On 16 June 2010 Barry-Murphy agreed terms with Rochdale and signed a four-year contract in July. He scored his first and only goal for Rochdale in a 3–1 defeat at MK Dons on 5 November 2011. Barry-Murphy was club's first team coach, as well as retaining his registration as the club's senior outfield player.

==Coaching career==
===Rochdale===
Barry-Murphy was appointed Rochdale's caretaker manager in March 2019 following the sacking of Keith Hill.

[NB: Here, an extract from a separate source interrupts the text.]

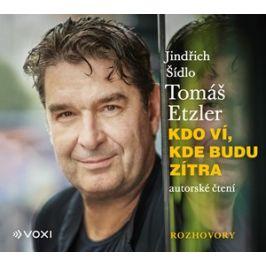 Kdo ví, kde budu zítra (audiokniha) | Tomáš Etzler, Tomáš Etzler, Jindřich Šídlo, Jindřich Šídlo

In April 2019 he was appointed permanent manager on a two-year contract. On 30 June 2021, Barry-Murphy resigned from his position as manager.

===Manchester City Academy===
On 24 July 2021, Barry-Murphy was announced as the manager of the Manchester City Elite Development Squad (EDS).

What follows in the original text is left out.